◆ Work order: Two lines in the listing below mark the span: one contains "無償アップグレード10段アイスクリーム" and one contains "السخاوي شمس الدين". Reproduce both of them and everything between, exactly.

Entries supplied section start

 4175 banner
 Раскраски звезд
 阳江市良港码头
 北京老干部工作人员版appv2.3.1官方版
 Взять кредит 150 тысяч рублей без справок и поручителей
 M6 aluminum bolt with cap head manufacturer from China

Entries supplied section end
Entries supplied section start

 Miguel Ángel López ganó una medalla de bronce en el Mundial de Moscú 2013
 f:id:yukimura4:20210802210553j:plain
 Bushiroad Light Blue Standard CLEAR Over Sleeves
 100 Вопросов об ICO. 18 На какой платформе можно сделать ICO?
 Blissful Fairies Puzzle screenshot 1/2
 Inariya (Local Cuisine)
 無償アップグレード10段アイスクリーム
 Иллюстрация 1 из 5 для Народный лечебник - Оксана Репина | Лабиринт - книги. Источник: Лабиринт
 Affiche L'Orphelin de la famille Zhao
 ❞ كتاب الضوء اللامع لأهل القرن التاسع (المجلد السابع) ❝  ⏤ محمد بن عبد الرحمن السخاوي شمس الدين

Entries supplied section end

◆ Output of the task:
 無償アップグレード10段アイスクリーム
 Иллюстрация 1 из 5 для Народный лечебник - Оксана Репина | Лабиринт - книги. Источник: Лабиринт
 Affiche L'Orphelin de la famille Zhao
 ❞ كتاب الضوء اللامع لأهل القرن التاسع (المجلد السابع) ❝  ⏤ محمد بن عبد الرحمن السخاوي شمس الدين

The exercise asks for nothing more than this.